Mr. Speaker, I am happy to speak to Bill C-29, An Act to amend the Canada Elections Act (accountability with respect to loans), especially since the Bloc Québécois is in favour of nearly the entire bill. We would have liked to make certain amendments, but they were not approved. I will mention them in my speech.
It is important to keep in mind that, ever since it arrived in this House, the Bloc Québécois has been fighting to put an end to corporate funding and limit individual contributions, as Quebec did 30 years ago.
Earlier, I listened as the Liberal member for Toronto Centre talked about his leadership race, the difficulty of getting funding, and so on. Quebec has had legislation in place for 30 years. In Quebec, political parties successfully hold leadership races, raise funds and run election campaigns, all without corporate funding or huge contributions from individuals
That is where the problem lies. With Bill C-2, An Act providing for conflict of interest rules, restrictions on election financing and measures respecting administrative transparency, oversight and accountability, the Conservative Party tried to correct the situation. The Conservatives were in a hurry. They had just been elected and had promised transparency and accountability legislation. We remember this bill.

Stored items:
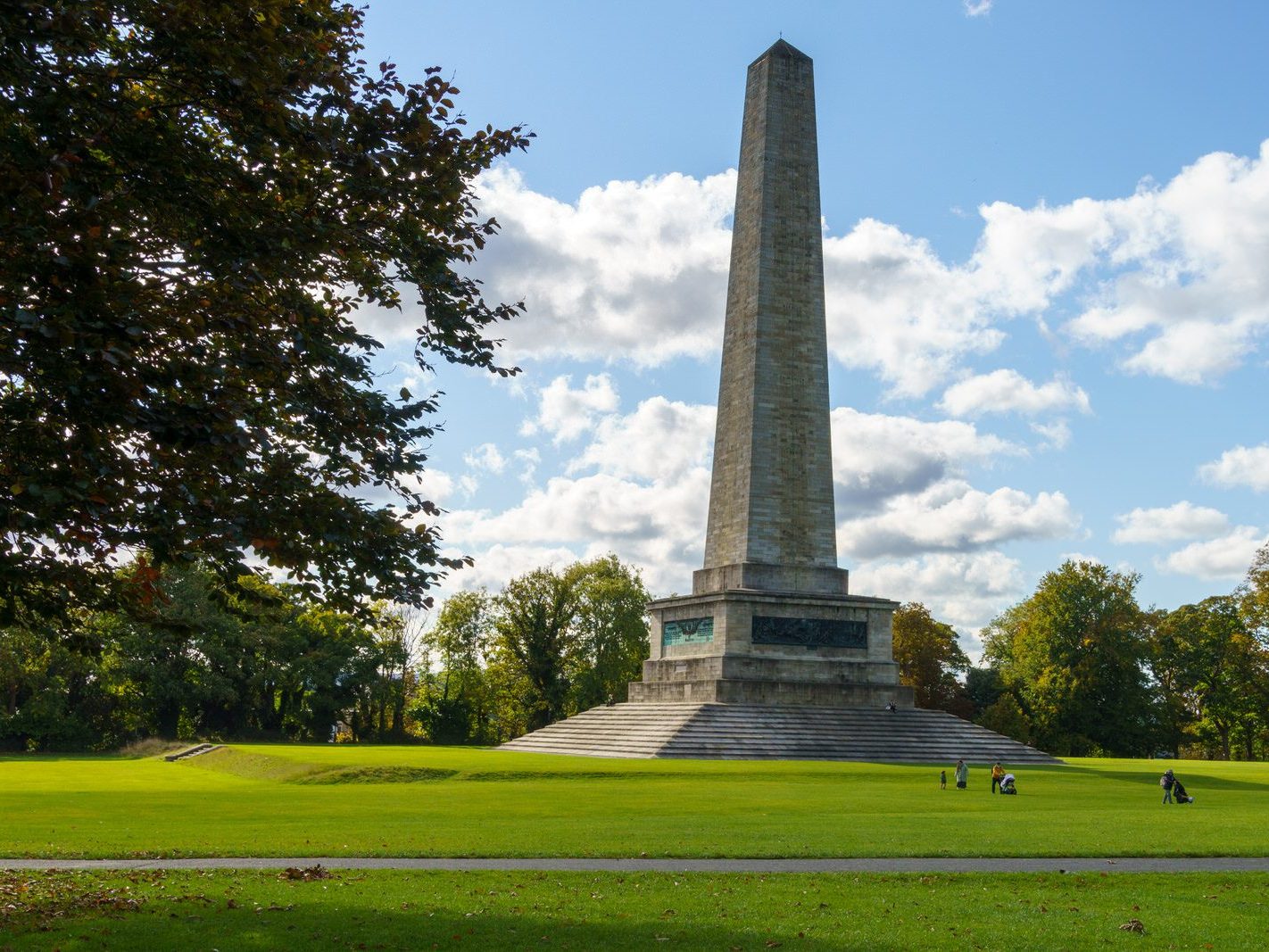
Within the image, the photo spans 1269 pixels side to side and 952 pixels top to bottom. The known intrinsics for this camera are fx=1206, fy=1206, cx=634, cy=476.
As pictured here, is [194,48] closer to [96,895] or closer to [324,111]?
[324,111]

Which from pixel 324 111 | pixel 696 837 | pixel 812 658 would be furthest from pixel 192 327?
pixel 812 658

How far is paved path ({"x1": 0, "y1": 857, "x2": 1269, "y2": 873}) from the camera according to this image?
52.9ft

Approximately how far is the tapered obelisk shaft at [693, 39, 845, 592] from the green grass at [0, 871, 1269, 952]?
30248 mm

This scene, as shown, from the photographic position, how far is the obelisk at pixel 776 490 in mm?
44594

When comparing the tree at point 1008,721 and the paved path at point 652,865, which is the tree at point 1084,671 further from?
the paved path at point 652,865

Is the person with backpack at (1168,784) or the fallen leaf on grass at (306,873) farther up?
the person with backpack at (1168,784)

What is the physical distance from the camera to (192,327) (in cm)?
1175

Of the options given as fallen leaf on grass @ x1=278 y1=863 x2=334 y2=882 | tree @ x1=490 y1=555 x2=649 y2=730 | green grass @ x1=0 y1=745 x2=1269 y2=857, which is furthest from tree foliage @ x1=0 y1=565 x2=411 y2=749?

## Things to do
(1) Answer these questions using the speech on Bill C-29:
(a) Besides limiting individual contributions, what has the Bloc Québécois been fighting to do since it arrived in the House?
(b) For how many years has Quebec had its legislation in place?
(c) Which party tried to correct the situation with Bill C-2?
(2) Write the next few sentences of the speech on Bill C-29, continuing after its final sentence.
The records were taken from a different source than the text.

## Solved tasks
(1)
(a) Put an end to corporate funding.
(b) 30 years.
(c) The Conservative Party.

(2)
We warned them at the time about their Bill C-2. And we were not alone. Democracy Watch, an organization made up of democracy experts, also pointed to problems in the bill. Obviously, among the problems are the famous loans. Even if individual contributions are limited to $1,100 a year, this is not an improvement if individuals can make loans to get around the law. That is very worrisome.
I will say it again. Earlier, I was listening to the speech by the Liberal member for Toronto Centre, a candidate in his party's leadership race, who told us it was unfair. Before it was reduced to $1,100 per individual, the contribution limit stood at $5,400 per individual and corporations were allowed a separate amount. He finds the bill to be unfair. However, he is one of the members who received a loan from an individual. His brother, among others, lent him $400,000. This is just as unfair as individuals being able to contribute $5,400 or $1,100 to a leadership or other campaign and getting around the limit by saying that the limit does not apply if the money is given as a loan.
That is what Bill C-29 seeks to remedy. In law, there is a principle that ignorance of the law is no excuse. However, there is also a principle that you cannot do indirectly what cannot be done directly. That is an argument we raised with the Conservative government with respect to its Bill C-2.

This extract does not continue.